#### Data excerpts:
--

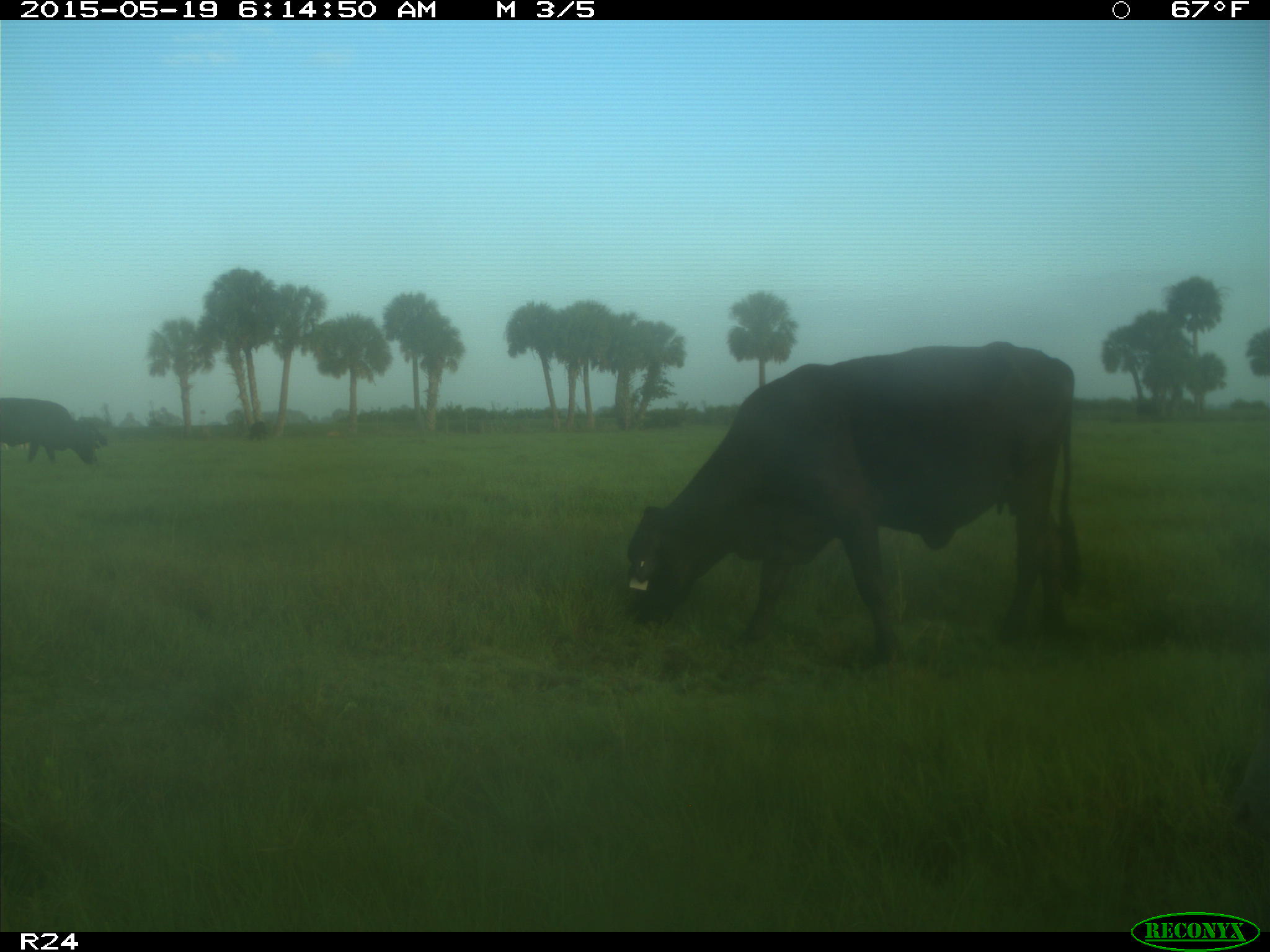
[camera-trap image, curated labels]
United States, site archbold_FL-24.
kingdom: Animalia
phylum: Chordata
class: Mammalia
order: Artiodactyla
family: Bovidae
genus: Bos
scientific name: Bos taurus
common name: domestic cow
Bos taurus (domestic cow).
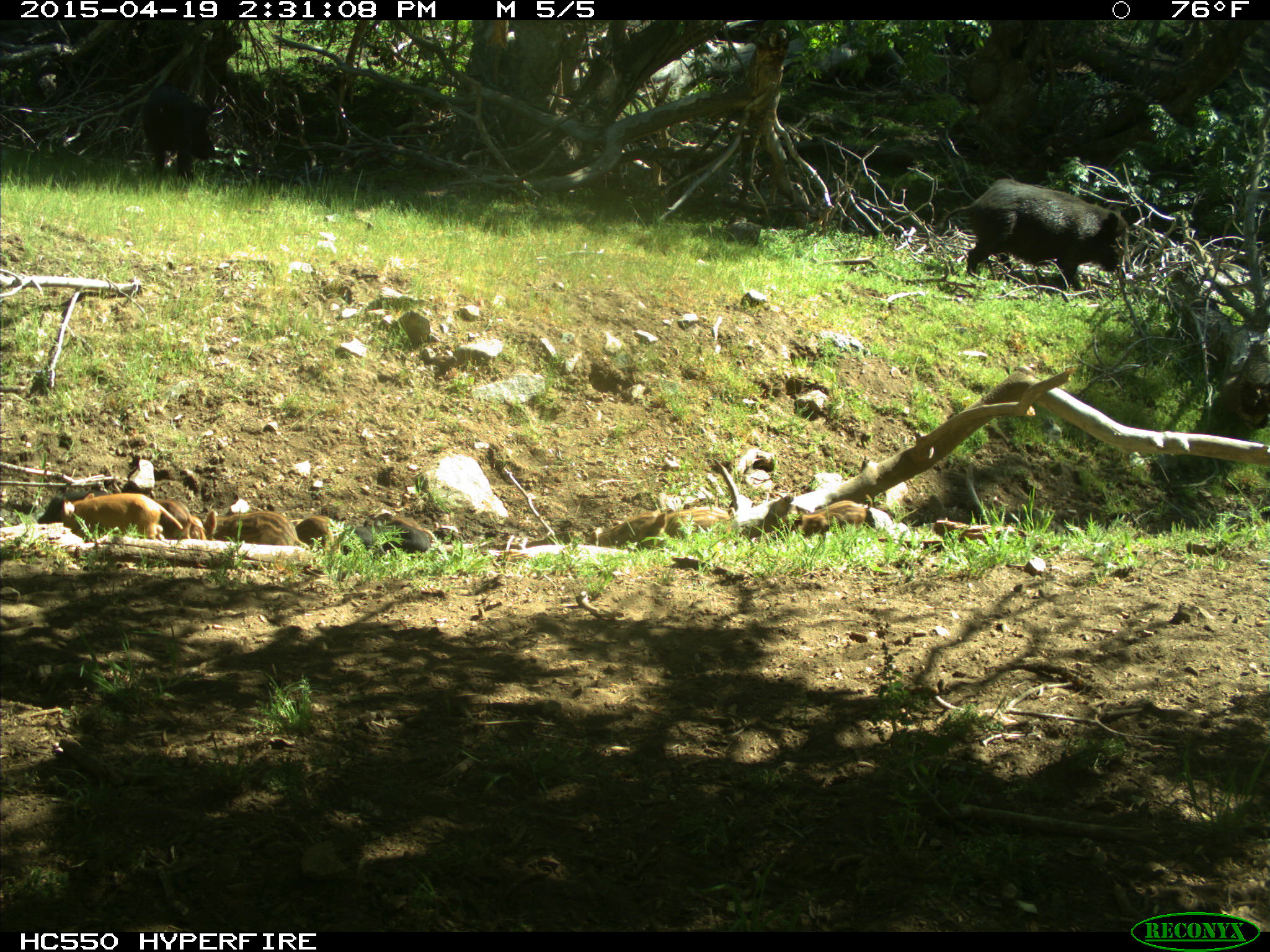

--

#### Problem:
From the line containing "phylum: Chordata" to the end of the data above, give those lines again verbatim, with both endpoints included and no images.

#### Completed exercise:
phylum: Chordata
class: Mammalia
order: Artiodactyla
family: Bovidae
genus: Bos
scientific name: Bos taurus
common name: domestic cow
Bos taurus (domestic cow).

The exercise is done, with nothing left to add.